[Excerpt]
UNITED STATES
SECURITIES AND EXCHANGE COMMISSION
Washington, D.C. 20549
FORM 8-K
CURRENT REPORT
Pursuant to Section 13 or 15(d) of the
Securities Exchange Act of 1934
Date of Report (Date of earliest event reported): April 1, 2013
KYTHERA BIOPHARMACEUTICALS, INC.
(Exact name of registrant as specified in its charter)
Delaware | | 001-35663 | | 03-0552903 |
(State or other jurisdiction of incorporation) | | (Commission File Number) | | (IRS Employer Identification Number) |
27200 West Agoura Road,
Calabasas, California 91301
(Address of principal executive offices, including Zip Code)
Registrant’s telephone number, including area code: (818) 587-4500
Check the appropriate box below if the Form 8-K filing is intended to simultaneously satisfy the filing obligation of the registrant under any of the following provisions:
o Written communications pursuant to Rule 425 under the Securities Act (17 CFR 230.425)
o Soliciting material pursuant to Rule 14a-12 under the Exchange Act (17 CFR 240.14a-12)
o Pre-commencement communications pursuant to Rule 14d-2(b) under the Exchange Act (17 CFR 240.14d-2(b))
o Pre-commencement communications pursuant to Rule 13e-4(c) under the Exchange Act (17 CFR 240.13e-4(c))
Item 1.01 Entry into a Material Definitive Agreement.

[Assigned task]
Return the passage of the Form 8-K cover page above verbatim, beginning at the words "Registrant’s telephone number, including" and stopping after the words "(17 CFR 240.14d-2(b))".

[Collected material]

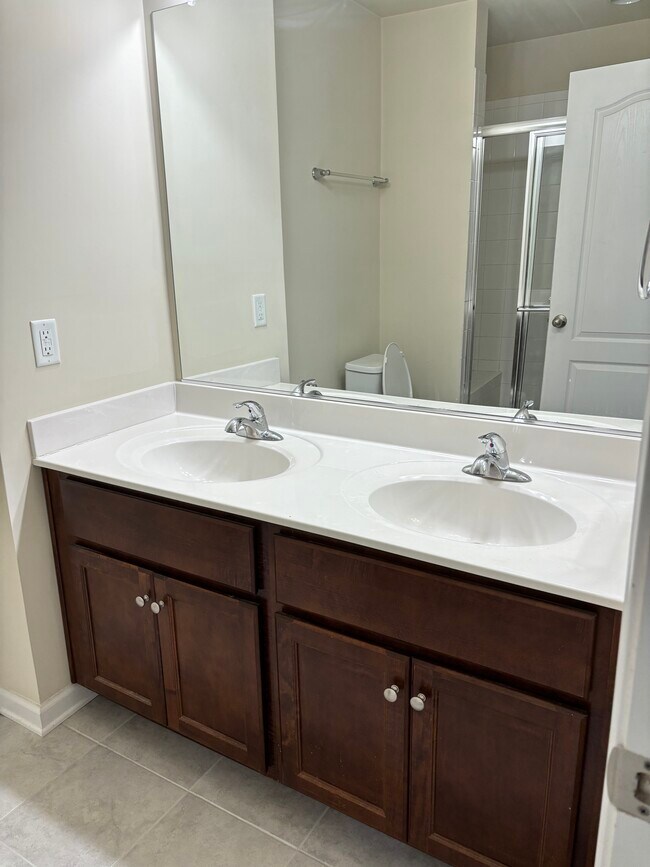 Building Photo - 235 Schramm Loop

[Written response]
Registrant’s telephone number, including area code: (818) 587-4500
Check the appropriate box below if the Form 8-K filing is intended to simultaneously satisfy the filing obligation of the registrant under any of the following provisions:
o Written communications pursuant to Rule 425 under the Securities Act (17 CFR 230.425)
o Soliciting material pursuant to Rule 14a-12 under the Exchange Act (17 CFR 240.14a-12)
o Pre-commencement communications pursuant to Rule 14d-2(b) under the Exchange Act (17 CFR 240.14d-2(b))